I don’t know about you, but this song is my jam.
As soon as that xylophone synth kicks in, it’s fire, and your head starts to nod up and down (DUH NUH NAH NAH NAH NUH NUH NUH) and your hips start to shake left to right (DUH NUH NAH NAH NAH NUH NUH NUH), and suddenly you’re wearing leather pants and gyrating through the air.
No more than thirty seconds later, just as I was really getting going, just as the whole the dance floor was starting to bounce and Robin S. was belting out “heartbreaks and promises, I’ve had more than my share,” you could start to hear another voice creep in and Robin S.’s shrill was replaced with a woman incessantly asking to teach her how to Dougie. “Teach me how to Dougie, teach me how to Dougie,” over the beat to “Show Me Love.”
The DJ was playing a mash-up. I don’t particularly care for mash-ups, especially bad ones. I have no problem with learning how to Dougie. But how am I supposed to learn how to Dougie in thirty seconds if the beat to the Dougie is not the Dougie?
I’ve got enough difficulty paying attention in life. I’m over-stimulated all day long, forced to make all of these stressful life decisions — Twitter or Instagram, Smart Water or coconut water, almond milk or keifer, quinoa or brown rice — when I go out to dance, I just want to lose myself in a three or four minute trance with one person singing and one beat I can get down to, is that too much to ask? What is so bad about just playing one song; the actual song that everyone on the dance floor knows and loves and wants to hear, the song that everyone has danced to countless times?
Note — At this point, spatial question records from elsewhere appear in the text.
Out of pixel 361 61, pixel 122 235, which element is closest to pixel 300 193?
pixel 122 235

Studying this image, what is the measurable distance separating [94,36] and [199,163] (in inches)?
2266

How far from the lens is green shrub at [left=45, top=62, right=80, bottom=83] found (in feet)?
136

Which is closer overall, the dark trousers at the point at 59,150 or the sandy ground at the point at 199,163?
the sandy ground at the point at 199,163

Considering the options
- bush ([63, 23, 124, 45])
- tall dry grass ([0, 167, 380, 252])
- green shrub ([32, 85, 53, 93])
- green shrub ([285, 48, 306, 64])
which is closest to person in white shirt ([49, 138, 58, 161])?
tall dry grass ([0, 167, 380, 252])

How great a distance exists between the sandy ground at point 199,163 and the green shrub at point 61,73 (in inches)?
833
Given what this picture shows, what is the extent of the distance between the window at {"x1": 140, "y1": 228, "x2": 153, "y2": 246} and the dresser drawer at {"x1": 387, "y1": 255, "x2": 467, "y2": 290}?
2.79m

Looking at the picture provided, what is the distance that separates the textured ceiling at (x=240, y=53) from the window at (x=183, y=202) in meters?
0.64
After I had my 90s-throwback gyration interrupted, and failed to learn how to Dougie, I thought things were looking up because the DJ faded into Missy Elliot’s “Get Ur Freak On.” A dance party classic. My ass was moving backwards through the air at a 45-degree angle on Missy’s “HOLLA!” when all of sudden, the tectonic plates below shifted, and the beat turned into Carly Rae Jepsen’s “Call Me Maybe.”
Are you kidding me? Yeah, I know what you’re thinking — “Actually, I kind of like that song” — and well, I kind of like it too — but how the hell am I supposed to find a cute girl to make eyes with on the dance floor, just in time for the “Hey, I just met you, and this is crazy, but here’s my number” chorus, while my ass is still stuck in mid-air from Missy?
Then the DJ tried to mash-up “Billy Jean” with “Hollaback Girl,” at which point I said fuck it and left the dance floor. As far as I’m concerned, a Michael Jackson song is a Michael Jackson song, and should never ever (never ever, ever) be manipulated because it’s flawless. You put on MJ at a party, you should be prepared for everyone in the room to dance like MJ for anywhere from three to seven minutes. If you don’t want that, then don’t play MJ.
Proponents of the mash-up will say, “But what about Girl Talk? Girl Talk is so good! Girl Talk! Girl Talk!” I agree, Girl Talk is fun, but most DJs are not Girl Talk. If I want to listen to mash-ups made by a professional mash-up artist who does this type of thing for a living, I’ll buy their album or pay $25 to see them at a concert. But this isn’t a Girl Talk or Danger Mouse show, it’s a random bar and it’s Saturday night and I paid $6 for a beer, and I want to dance.
It’s time for us dance partyers to rise up and take a stand against DJs trying to show off their skills at mixing or pressing the fade button over and over again on their Mac Book Pros, taking a perfectly wonderful song and ruining it by finding a beat that (kind of) sounds similar. If you want to play a mash-up, do so in the privacy of your own home or your headphones, not at a dance party.